*SELECTED EXTRACT*.
More and more women are choosing not to take hormonal therapy after menopause as studies show an association between hormone therapy and the risk of breast cancer. Unfortunately, the decline in estrogen levels that naturally occurs with menopause can cause uncomfortable vaginal dryness. This can not only make sex uncomfortable, but can cause vaginal irritation, soreness, and itching. Although there is a hormone vaginal cream containing estrogen available, many women choose not to use this option because of the fear of estrogen being absorbed and potentially increasing their breast cancer risk. Is there truth to this? Is a hormone vaginal cream likely to be absorbed by the body?
The hormone vaginal cream generally prescribed for vaginal dryness is prescription strength Premarin vaginal cream. Like the oral form of Premarin it contains conjugated estrogens, similar to oral hormone therapy. This cream is applied directly to the vaginal area to help relieve the itching and irritation associated with loss of estrogen. It’s generally used every day for three weeks and then stopped for a week. This cycle is usually continued as long as the symptoms continue to be a problem. Most women experience significant symptom relief with the use of this hormone vaginal cream.
What about absorption of the estrogens? Hormone vaginal cream such as Premarin cream appears to be well absorbed into the blood stream. In a study published in JAMA, it was shown that the estrogens in this cream quickly and effectively enter the blood stream. This means estrogen cream could exert similar effects to taking hormonal therapy by mouth, although it’s unlikely that blood levels would be as high as when hormone replacement therapy is used in pill form. Most sources admit that the long term effects of using a hormone vaginal cream aren’t known.
What should you do if you’re experiencing vaginal dryness and irritation, but don’t want the risks of systemic estrogen exposure? In some cases, if you’re at low risk for breast cancer, it may be safe to use hormone vaginal cream short term until the vaginal irritation clears since it appears that most concern about the use of estrogens centers around long term use. Some women have been successful avoiding the use of hormone vaginal cream entirely and, instead, using vitamin E oil or vitamin E suppositories to soothe irritated tissue. Be aware that this can cause further irritation in some women. You can also use a water based lubricant before sex to give additional lubrication. Some studies have also shown that a phytoestrogen rich diet can help to relieve vaginal dryness.
The bottom line? If you’re concerned about the risks of hormone vaginal cream, talk to your doctor about other options that might be available to you Together you can come up with a treatment plan that will work without increasing your risk of breast cancer.

*TASK SET*.
A: From the article on hormone vaginal cream, extract the passage that begins at the words "What should you" and stops after the words "relieve vaginal dryness.".
B: Name every alternative to hormone vaginal cream that the article on hormone vaginal cream gives for easing vaginal dryness or irritation.
The data that follows is separate material and has nothing to do with the article on hormone vaginal cream.

*EXCERPTED RECORDS*.
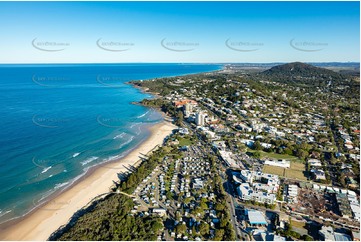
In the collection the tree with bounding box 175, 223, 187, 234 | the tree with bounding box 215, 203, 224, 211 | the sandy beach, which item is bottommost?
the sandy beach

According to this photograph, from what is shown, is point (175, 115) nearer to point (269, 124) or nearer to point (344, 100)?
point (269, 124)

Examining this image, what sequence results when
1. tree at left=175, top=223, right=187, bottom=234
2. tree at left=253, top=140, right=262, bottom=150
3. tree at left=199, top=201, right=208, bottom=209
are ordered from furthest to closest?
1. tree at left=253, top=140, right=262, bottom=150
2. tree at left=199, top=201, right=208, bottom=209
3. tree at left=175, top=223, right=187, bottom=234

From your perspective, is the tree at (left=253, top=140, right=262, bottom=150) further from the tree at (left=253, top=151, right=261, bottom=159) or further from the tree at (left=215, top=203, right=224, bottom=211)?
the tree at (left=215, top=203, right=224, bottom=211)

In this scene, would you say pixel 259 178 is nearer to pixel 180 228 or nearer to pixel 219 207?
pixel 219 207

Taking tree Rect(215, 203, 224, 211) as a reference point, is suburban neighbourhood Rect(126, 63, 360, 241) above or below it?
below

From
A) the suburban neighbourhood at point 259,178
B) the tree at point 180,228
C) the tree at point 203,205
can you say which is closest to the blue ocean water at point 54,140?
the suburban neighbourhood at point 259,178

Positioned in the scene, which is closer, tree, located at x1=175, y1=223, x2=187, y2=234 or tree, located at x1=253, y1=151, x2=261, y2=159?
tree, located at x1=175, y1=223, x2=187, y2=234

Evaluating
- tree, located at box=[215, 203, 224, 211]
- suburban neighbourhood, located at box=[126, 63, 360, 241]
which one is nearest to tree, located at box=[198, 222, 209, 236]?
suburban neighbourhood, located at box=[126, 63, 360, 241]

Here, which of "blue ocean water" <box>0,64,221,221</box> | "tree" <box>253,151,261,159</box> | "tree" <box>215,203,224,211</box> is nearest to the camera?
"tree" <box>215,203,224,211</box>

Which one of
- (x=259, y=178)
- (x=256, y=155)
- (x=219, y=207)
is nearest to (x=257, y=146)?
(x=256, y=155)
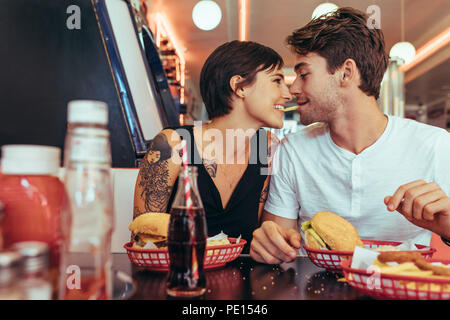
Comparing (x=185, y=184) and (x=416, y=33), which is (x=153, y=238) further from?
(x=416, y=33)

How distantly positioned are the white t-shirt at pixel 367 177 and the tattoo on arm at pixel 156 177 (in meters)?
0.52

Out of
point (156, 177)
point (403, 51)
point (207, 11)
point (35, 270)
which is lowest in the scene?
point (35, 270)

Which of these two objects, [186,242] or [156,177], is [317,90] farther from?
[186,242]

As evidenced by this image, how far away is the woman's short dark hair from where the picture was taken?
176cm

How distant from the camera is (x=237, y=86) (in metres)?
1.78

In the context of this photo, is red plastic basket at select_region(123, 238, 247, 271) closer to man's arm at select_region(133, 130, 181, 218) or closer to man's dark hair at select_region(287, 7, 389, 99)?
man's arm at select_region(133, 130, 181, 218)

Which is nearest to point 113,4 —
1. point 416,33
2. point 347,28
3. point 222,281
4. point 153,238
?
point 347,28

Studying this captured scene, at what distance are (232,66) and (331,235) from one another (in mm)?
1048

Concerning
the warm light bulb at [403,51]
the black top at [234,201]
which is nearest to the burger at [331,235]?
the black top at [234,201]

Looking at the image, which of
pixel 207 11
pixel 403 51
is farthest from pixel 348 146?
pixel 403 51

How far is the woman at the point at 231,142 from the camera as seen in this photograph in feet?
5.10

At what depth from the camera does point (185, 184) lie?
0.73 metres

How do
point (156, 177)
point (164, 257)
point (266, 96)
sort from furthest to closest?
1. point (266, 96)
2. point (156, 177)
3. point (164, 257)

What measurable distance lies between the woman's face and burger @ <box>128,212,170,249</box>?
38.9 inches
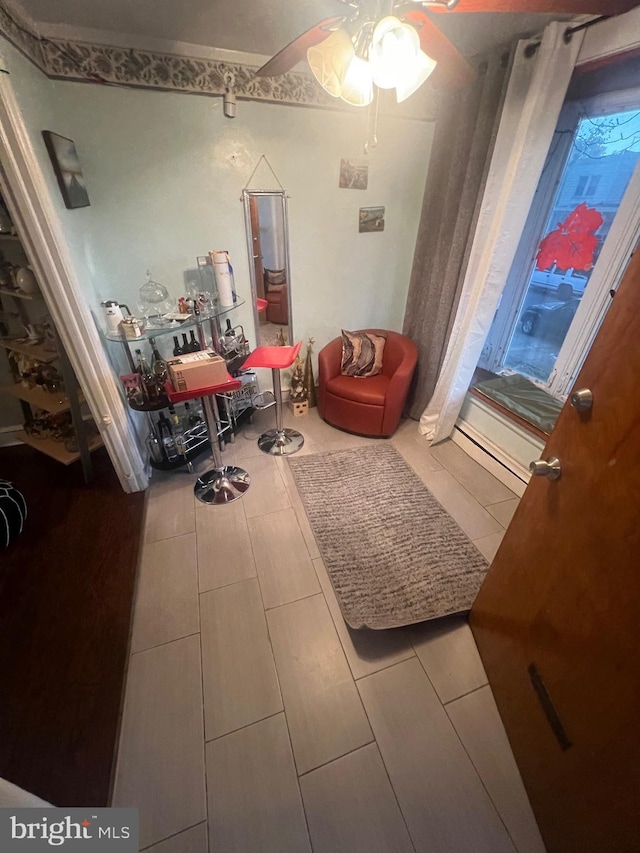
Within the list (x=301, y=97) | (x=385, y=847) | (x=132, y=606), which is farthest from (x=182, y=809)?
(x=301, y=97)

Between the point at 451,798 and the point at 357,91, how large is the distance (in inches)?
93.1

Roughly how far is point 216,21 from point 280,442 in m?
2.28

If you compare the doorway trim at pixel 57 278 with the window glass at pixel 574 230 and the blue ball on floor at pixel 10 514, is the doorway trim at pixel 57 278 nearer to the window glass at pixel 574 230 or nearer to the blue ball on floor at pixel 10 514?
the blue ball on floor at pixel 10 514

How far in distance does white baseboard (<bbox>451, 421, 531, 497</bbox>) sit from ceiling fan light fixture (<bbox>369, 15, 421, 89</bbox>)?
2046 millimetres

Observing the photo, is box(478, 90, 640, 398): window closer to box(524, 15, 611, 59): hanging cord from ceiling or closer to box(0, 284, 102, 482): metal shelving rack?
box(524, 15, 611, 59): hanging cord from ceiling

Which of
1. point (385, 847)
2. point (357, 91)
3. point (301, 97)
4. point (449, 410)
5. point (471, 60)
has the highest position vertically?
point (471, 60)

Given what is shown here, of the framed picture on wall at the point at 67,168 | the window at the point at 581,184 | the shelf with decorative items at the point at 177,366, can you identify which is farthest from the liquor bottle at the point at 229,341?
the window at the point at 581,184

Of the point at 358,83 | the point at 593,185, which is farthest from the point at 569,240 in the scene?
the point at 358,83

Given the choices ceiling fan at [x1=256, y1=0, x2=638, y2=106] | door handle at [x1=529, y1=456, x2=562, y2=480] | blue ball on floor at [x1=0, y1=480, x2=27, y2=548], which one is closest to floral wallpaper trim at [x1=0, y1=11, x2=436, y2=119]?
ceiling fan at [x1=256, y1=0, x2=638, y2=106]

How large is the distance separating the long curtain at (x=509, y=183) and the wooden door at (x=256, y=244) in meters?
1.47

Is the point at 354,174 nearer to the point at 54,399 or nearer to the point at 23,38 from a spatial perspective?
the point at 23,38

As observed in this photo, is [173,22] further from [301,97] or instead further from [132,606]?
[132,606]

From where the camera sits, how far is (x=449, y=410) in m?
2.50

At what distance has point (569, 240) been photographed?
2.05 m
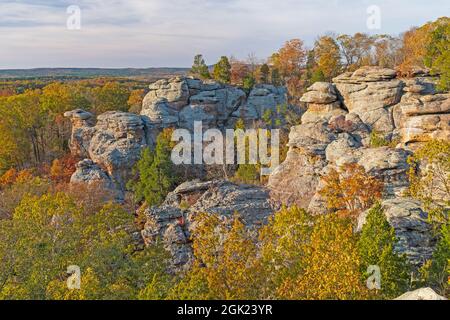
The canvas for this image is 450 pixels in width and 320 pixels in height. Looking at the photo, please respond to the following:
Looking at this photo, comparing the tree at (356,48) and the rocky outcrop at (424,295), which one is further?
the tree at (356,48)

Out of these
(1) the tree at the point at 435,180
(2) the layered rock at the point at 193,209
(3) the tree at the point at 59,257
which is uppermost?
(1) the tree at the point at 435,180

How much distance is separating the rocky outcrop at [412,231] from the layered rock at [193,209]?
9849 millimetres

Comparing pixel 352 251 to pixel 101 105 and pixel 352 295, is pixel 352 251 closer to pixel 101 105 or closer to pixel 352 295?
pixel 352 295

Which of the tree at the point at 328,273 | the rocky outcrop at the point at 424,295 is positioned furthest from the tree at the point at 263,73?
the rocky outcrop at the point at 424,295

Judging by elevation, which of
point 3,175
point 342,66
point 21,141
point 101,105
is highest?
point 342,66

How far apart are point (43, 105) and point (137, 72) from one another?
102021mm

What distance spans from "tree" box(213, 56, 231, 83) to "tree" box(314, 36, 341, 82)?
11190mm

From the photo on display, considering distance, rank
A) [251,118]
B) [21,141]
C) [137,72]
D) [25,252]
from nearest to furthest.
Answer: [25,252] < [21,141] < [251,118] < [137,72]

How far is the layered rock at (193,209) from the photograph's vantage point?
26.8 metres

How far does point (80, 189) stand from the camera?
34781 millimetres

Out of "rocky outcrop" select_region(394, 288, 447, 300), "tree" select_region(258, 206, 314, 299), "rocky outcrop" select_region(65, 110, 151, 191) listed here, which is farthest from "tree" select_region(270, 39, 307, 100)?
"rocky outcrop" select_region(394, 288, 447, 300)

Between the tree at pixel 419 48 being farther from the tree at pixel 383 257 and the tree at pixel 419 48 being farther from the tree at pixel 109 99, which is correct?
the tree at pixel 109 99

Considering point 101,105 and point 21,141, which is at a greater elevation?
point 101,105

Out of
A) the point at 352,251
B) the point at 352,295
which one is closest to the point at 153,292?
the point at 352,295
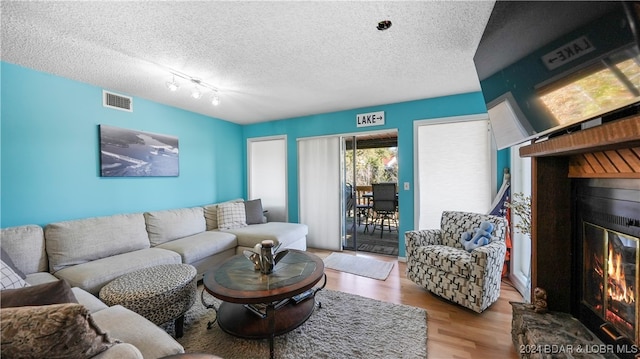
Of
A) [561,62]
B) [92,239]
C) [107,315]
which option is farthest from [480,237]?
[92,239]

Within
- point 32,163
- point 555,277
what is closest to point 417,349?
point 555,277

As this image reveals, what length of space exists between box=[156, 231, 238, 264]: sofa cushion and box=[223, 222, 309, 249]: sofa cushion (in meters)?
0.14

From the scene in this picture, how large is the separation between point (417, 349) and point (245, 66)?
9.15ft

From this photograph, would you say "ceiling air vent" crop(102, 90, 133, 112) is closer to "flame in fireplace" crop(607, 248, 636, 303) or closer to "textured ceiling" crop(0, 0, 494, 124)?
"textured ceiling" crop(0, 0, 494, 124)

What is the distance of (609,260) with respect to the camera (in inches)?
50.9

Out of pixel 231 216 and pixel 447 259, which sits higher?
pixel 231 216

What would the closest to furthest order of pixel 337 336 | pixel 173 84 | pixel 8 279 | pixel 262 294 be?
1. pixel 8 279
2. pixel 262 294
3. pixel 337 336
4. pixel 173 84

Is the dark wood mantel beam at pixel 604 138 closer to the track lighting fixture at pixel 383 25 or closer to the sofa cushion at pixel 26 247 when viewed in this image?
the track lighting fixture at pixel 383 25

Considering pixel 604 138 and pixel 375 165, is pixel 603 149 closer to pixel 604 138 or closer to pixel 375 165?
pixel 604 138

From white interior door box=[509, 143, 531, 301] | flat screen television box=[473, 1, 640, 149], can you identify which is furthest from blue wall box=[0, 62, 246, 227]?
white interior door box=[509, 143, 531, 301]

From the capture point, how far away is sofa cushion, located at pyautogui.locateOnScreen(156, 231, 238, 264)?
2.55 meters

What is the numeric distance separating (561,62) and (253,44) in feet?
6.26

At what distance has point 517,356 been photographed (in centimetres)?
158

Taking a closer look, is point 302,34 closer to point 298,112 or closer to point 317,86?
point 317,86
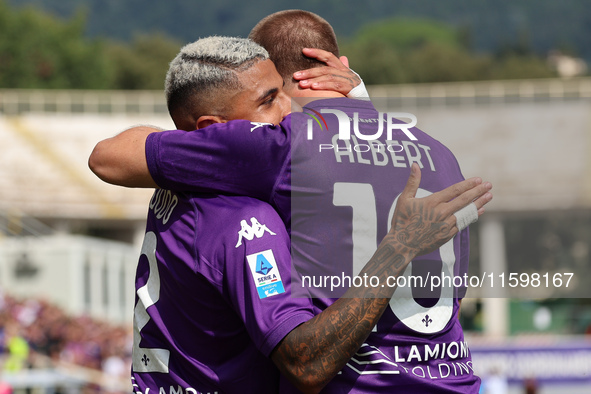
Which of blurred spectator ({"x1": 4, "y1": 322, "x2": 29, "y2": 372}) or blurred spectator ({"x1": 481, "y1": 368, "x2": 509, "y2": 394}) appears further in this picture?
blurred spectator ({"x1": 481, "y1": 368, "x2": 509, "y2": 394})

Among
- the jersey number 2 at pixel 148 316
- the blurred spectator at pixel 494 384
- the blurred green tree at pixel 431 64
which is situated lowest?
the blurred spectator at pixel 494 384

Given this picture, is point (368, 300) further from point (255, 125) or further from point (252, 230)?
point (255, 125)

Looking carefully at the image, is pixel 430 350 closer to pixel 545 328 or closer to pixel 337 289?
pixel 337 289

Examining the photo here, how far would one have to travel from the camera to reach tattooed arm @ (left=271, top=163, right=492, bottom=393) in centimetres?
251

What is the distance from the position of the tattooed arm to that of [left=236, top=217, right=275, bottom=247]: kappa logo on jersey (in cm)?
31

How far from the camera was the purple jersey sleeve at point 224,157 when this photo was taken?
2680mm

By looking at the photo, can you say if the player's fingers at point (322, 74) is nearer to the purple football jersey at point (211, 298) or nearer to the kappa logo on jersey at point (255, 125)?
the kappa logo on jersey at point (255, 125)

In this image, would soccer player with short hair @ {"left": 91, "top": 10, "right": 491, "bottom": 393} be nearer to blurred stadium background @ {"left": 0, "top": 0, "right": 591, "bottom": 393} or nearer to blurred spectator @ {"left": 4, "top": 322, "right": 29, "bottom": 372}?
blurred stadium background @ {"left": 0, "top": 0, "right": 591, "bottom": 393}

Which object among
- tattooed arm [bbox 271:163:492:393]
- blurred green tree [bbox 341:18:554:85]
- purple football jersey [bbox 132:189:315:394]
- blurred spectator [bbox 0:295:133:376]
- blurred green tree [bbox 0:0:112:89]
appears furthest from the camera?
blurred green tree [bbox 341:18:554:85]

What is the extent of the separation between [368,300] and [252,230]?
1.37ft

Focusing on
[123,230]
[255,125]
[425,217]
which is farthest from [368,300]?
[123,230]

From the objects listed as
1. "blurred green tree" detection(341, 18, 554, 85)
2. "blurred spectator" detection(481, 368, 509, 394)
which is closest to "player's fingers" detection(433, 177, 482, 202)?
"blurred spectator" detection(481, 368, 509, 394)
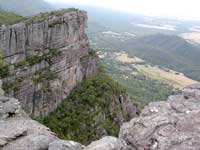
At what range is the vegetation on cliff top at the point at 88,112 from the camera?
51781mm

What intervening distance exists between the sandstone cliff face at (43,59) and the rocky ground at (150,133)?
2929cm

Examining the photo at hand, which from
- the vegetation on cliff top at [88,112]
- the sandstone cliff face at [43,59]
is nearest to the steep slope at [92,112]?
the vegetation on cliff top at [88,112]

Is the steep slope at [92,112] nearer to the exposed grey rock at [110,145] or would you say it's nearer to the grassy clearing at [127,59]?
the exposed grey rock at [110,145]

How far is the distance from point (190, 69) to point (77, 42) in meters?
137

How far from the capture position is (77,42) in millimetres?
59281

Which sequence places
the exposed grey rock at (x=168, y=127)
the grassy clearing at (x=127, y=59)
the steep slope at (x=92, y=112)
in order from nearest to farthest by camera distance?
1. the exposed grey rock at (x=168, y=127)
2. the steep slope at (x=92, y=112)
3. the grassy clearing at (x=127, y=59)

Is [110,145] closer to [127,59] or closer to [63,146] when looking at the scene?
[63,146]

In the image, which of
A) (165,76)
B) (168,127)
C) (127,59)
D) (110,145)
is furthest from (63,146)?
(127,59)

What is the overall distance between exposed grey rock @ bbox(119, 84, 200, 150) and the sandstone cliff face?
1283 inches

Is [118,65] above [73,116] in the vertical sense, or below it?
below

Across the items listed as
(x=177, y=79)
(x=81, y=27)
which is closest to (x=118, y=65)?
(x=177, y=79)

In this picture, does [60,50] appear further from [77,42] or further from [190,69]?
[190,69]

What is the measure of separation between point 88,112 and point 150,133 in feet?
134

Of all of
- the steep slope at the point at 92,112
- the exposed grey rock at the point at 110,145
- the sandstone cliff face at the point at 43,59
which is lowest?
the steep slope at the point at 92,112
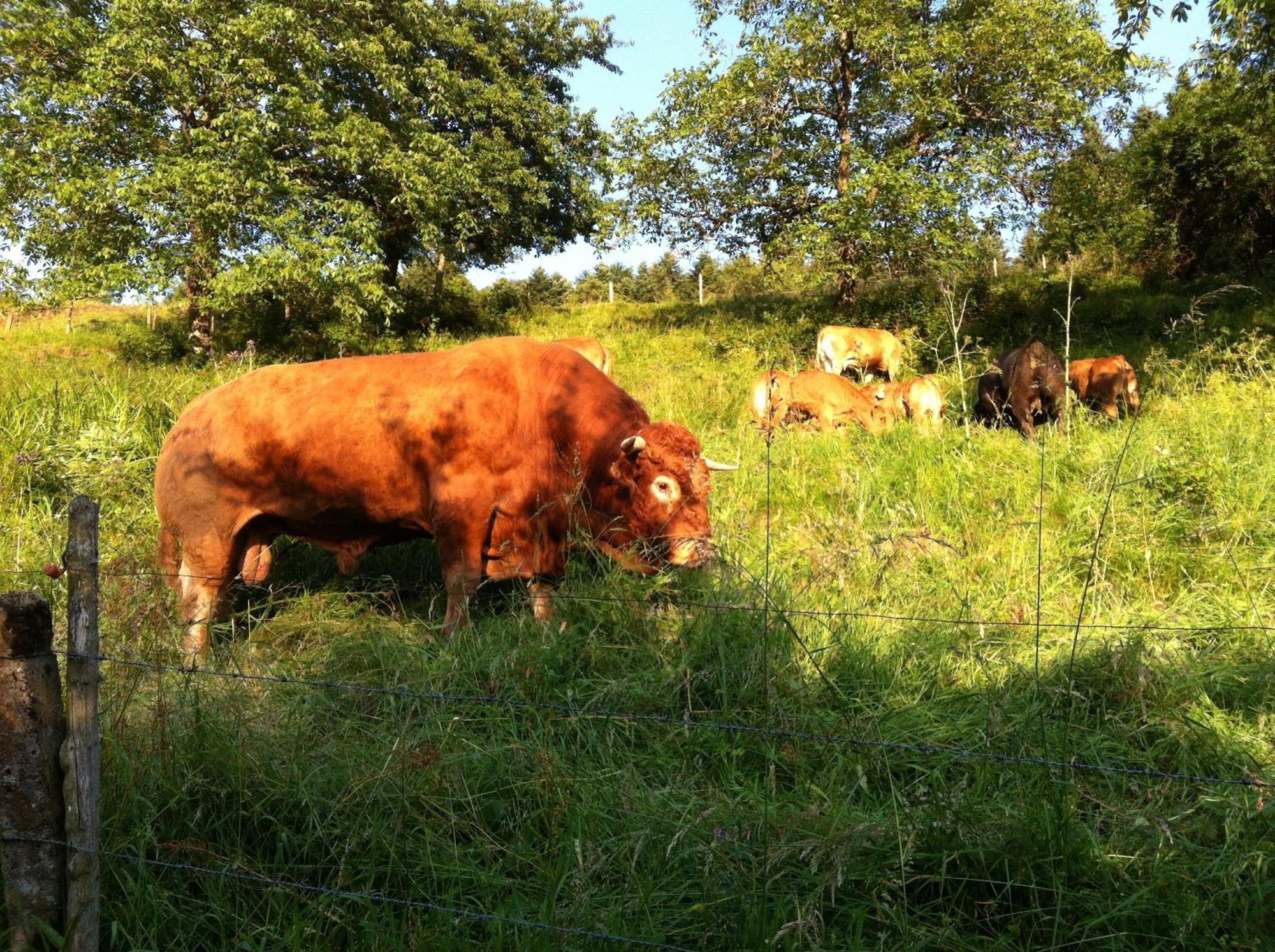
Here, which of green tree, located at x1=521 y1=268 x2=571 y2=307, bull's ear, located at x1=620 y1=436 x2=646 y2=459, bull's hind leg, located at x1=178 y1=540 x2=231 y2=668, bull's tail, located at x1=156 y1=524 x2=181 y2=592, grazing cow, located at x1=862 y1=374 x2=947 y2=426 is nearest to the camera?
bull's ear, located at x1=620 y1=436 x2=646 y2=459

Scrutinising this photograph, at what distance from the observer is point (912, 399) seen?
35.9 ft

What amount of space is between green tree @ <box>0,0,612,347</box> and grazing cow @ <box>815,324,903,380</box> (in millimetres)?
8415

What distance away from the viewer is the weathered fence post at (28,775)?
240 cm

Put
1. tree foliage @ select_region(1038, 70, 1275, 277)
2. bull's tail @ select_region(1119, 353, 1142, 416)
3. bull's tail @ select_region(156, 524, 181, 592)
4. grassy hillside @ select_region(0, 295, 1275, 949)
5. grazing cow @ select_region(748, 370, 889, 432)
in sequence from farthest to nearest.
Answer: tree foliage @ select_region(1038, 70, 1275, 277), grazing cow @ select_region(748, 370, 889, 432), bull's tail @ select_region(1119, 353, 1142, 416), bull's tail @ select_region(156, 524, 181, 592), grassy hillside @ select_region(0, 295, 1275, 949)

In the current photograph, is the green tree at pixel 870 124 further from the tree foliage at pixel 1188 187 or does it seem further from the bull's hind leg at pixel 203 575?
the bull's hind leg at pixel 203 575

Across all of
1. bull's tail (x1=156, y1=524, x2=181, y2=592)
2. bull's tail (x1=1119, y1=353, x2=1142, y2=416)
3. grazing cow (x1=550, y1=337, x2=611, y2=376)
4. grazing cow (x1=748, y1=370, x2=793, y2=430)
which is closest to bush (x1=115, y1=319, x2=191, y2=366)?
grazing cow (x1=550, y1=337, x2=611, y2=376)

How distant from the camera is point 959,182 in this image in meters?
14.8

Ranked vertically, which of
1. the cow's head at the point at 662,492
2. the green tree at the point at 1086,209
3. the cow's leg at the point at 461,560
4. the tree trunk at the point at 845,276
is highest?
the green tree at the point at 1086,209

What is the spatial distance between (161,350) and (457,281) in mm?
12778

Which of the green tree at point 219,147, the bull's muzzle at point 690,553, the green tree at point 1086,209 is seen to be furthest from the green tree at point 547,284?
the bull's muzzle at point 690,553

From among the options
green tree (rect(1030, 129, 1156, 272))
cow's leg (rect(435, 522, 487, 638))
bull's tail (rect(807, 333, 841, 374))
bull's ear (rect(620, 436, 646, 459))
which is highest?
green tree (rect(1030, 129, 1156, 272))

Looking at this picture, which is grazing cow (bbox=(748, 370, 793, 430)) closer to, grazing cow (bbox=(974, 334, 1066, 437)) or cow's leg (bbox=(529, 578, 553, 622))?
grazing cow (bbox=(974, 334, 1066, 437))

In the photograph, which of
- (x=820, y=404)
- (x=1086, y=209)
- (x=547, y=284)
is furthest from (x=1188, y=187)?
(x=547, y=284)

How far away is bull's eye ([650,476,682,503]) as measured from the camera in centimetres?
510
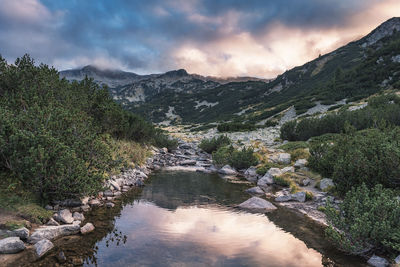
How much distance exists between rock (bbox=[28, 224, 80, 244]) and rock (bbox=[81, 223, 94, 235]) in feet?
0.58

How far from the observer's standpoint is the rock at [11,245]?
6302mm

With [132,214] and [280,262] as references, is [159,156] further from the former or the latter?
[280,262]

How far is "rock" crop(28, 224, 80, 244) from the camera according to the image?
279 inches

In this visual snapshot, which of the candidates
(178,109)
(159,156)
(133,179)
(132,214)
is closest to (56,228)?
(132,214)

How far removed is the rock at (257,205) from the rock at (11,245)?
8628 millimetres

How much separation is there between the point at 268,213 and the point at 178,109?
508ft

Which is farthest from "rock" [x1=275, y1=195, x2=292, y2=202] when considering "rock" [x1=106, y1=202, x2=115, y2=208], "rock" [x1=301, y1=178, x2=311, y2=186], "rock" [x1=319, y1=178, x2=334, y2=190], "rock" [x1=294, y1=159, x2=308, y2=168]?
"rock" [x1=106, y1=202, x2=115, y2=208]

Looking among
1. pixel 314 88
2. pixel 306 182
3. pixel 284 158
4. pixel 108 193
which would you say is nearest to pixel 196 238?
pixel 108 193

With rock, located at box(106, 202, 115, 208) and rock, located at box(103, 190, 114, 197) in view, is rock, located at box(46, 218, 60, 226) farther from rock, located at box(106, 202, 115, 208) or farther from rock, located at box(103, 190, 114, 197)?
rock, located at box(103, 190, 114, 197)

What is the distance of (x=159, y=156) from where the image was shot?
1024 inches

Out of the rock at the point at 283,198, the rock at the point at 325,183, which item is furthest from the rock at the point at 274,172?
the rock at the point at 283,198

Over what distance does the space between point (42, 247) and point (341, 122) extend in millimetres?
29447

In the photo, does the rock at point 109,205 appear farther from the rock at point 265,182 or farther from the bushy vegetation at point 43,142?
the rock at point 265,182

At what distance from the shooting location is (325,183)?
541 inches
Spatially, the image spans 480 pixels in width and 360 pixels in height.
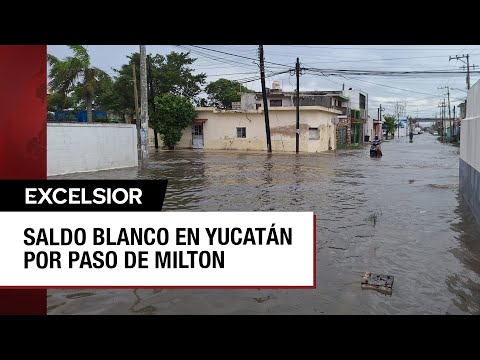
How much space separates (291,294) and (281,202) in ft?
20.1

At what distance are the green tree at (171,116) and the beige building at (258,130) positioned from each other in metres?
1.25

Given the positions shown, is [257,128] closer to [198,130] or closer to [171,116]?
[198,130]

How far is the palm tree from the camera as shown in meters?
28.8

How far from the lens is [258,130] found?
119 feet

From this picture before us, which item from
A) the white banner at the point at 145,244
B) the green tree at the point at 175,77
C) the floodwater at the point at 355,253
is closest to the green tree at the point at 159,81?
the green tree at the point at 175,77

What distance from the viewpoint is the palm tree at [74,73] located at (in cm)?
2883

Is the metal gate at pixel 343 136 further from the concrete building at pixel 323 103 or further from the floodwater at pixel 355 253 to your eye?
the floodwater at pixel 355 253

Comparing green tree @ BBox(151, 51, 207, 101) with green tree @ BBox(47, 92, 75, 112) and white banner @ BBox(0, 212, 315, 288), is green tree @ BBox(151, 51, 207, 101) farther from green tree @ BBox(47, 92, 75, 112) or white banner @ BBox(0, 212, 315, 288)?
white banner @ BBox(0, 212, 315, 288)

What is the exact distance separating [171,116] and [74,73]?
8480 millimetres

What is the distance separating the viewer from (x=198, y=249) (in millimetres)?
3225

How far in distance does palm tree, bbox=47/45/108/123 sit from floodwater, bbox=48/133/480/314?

*EXPECTED OUTPUTS*.
A:
What should you do if you’re experiencing vaginal dryness and irritation, but don’t want the risks of systemic estrogen exposure? In some cases, if you’re at low risk for breast cancer, it may be safe to use hormone vaginal cream short term until the vaginal irritation clears since it appears that most concern about the use of estrogens centers around long term use. Some women have been successful avoiding the use of hormone vaginal cream entirely and, instead, using vitamin E oil or vitamin E suppositories to soothe irritated tissue. Be aware that this can cause further irritation in some women. You can also use a water based lubricant before sex to give additional lubrication. Some studies have also shown that a phytoestrogen rich diet can help to relieve vaginal dryness.

B:
- Vitamin E oil
- Vitamin E suppositories
- A water based lubricant used before sex
- A phytoestrogen rich diet